APPLICATIONS OF IMINOSTILBENE IN TERMS OF PREVENTING AND TREATING CARDIAC CEREBRAL ISCHEMIA/REPERFUSION INJURY

Abstract

Applications of iminostilbene in preparing a medicament for treating a cardiovascular disease, specifically, cardiac cerebral ischemia/reperfusion injury. Iminostilbene is capable of reducing three myocardial enzymes and inflammatory factors during ischemia reperfusion and reduces apoptosis during ischemia reperfusion.

Description

TECHNICAL FIELD

The present invention relates to the field of cardiac-cerebral vascular disease, and more particularly, the present invention relates to applications of iminostilbene in preventing and treating cardiac cerebral ischemia-reperfusion injury.

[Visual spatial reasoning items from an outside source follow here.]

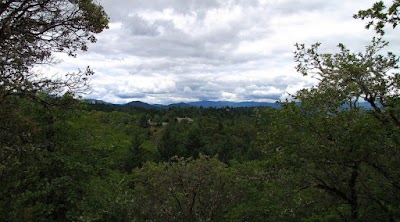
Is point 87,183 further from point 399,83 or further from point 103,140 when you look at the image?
point 399,83

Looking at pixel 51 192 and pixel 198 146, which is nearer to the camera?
pixel 51 192

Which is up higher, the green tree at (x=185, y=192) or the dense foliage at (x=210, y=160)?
the dense foliage at (x=210, y=160)

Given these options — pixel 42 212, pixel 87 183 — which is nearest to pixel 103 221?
pixel 87 183

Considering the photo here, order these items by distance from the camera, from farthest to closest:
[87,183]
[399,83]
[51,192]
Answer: [87,183] → [51,192] → [399,83]

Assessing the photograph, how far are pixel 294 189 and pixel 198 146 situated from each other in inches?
1991

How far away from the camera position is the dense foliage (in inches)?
273

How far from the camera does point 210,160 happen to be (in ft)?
74.3

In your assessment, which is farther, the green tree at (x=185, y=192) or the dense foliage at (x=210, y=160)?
the green tree at (x=185, y=192)

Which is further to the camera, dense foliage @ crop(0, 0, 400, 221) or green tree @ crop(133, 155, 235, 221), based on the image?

BACKGROUND OF THE INVENTION

With the accelerating process of social aging and urbanization, and popular of unhealthy lifestyle, people are generally exposed to risk factors of cardiac-cerebral vascular disease, and thus cardiac-cerebral vascular disease has become one of the most frequently occurring diseases. Ischemic cardiovascular and cerebral vascular diseases caused by reasons such as thrombus, blood vessel rupture, etc. are very common, and generally treated with anti-thrombotic drugs to remove extravasated blood. After the recovery of blood reperfusion, the ischemic myocardium and brain will suffer from further aggravation in various aspects, that is, ischemia-reperfusion injury, which becomes a major obstacle in the treatment of ischemic diseases. The causes of reperfusion injury are not yet fully clear, and free radical accumulation, cell calcium overload, membrane damage, etc. may all be the causes of the ischemia reperfusion injury. Currently, the treatment methods and drugs are still limited, and the effect needs to be improved.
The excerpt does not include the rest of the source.